Pearce lay Tamar behind the shelter of the big rear steel wheel where Judy could safely work on her. Pearce crouched behind the small front wheel. Another rifle crack. A round spanged against the tractor.
“Status!” Ian shouted.
Judy tore open the med kit and ripped open bandages.
“Tamar’s hit. Judy and I are under cover.”
“I’m calling in support—”
“Stand down, Ian. I need that guy alive.”
“But Troy—”
“That’s an order.” Pearce tapped his earpiece, cutting Ian off. He pulled his Glock from his holster and handed it to Judy. “Take this.” And he added, “Just in case.”
Another bullet hit the tractor. The steel fender rang like a church bell.
Judy shook her head as she applied pressure bandages to Tamar’s shoulder wound. “Forget it. Just go!”
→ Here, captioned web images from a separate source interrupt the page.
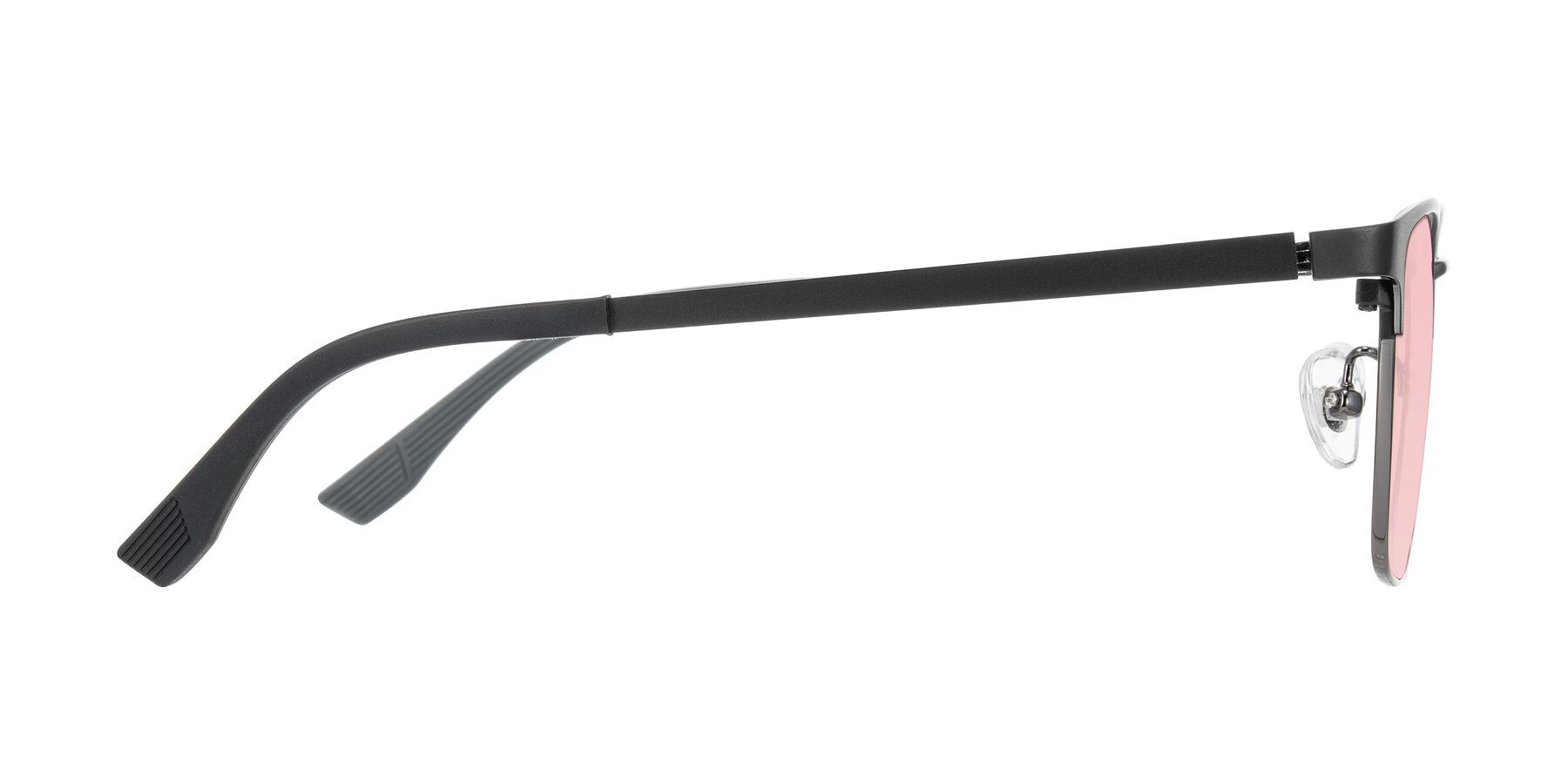Side of Rosita in Black/Gunmetal with Light Garnet Tinted Lenses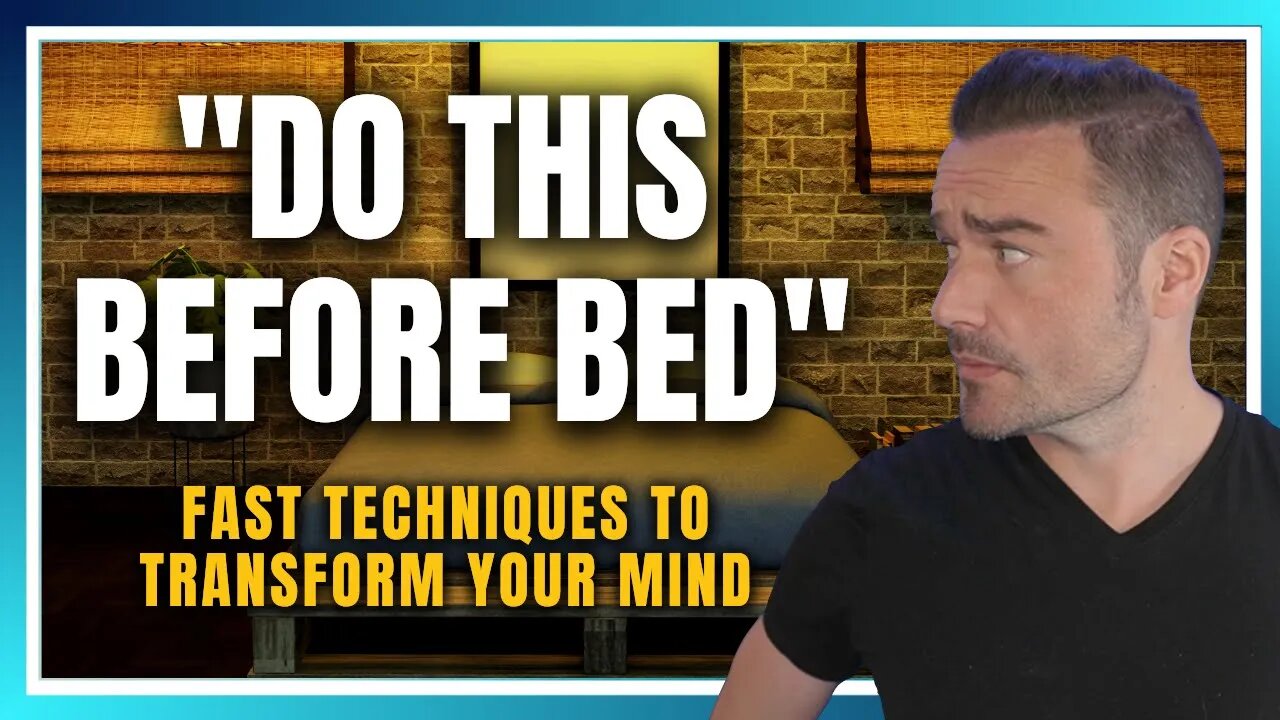 Reprogram Your Mind While You Sleep "DO THIS BEFORE BED"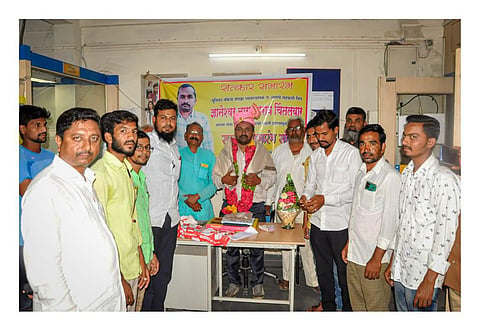 मरखेल बँक व्यवस्थापकाला बदलीनंतर निरोप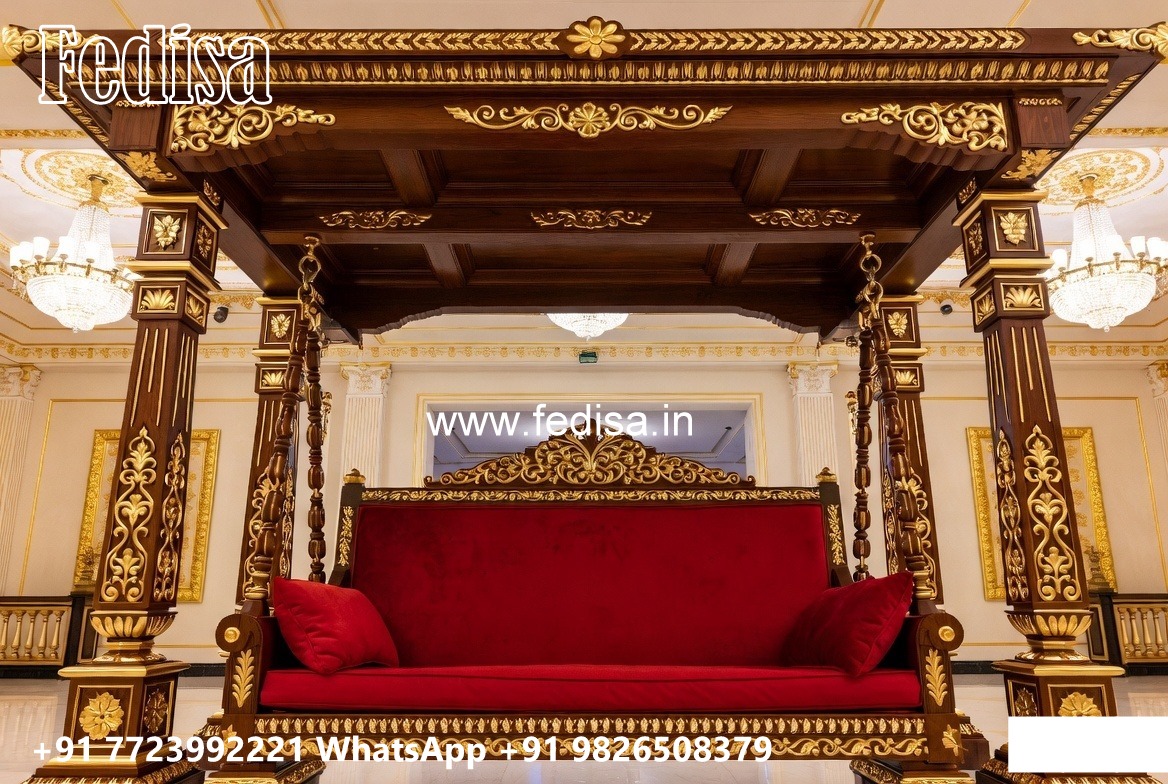 Luxury Wood Carving Swing Design with Palace Inspired Look No-4467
Pearce glanced through the tractor. Two hundred yards away, sunlight winked off of a scope. A man stood in the bed of a pickup truck using the roof as a rifle bench. Too close for comfort, especially with a scope.
Judy was right.
Pearce dashed back toward the motorcycle in the grass. He’d seen the key in the ignition. He prayed there was still enough gas in the tank. Dirt puffed next to his foot. Pearce pumped the kick-starter twice and the engine roared to life. He gunned the throttle hard, popping the clutch and shifting gears as fast as he could. The bike tore up dirt clods behind him as he raced toward the berm. He took the hill at an angle and jumped it easily, crashing both tires into the dirt road just a few feet behind the pickup, fishtailing ahead of him, racing away. The man in the back of the battered gray Dodge crashed to the steel deck, dropping his rifle in the bed. Otherwise he could’ve shot Pearce dead without even aiming.
The truck picked up speed, throwing dirt and rocks behind it. Pearce could feel the grit blasting against his face; his Oakleys saved his eyes. He kept the throttle full-on with his right hand while he slid the M-4 sling around with his left. He raised the carbine up and fired three three-round bursts, trying not to hit anyone.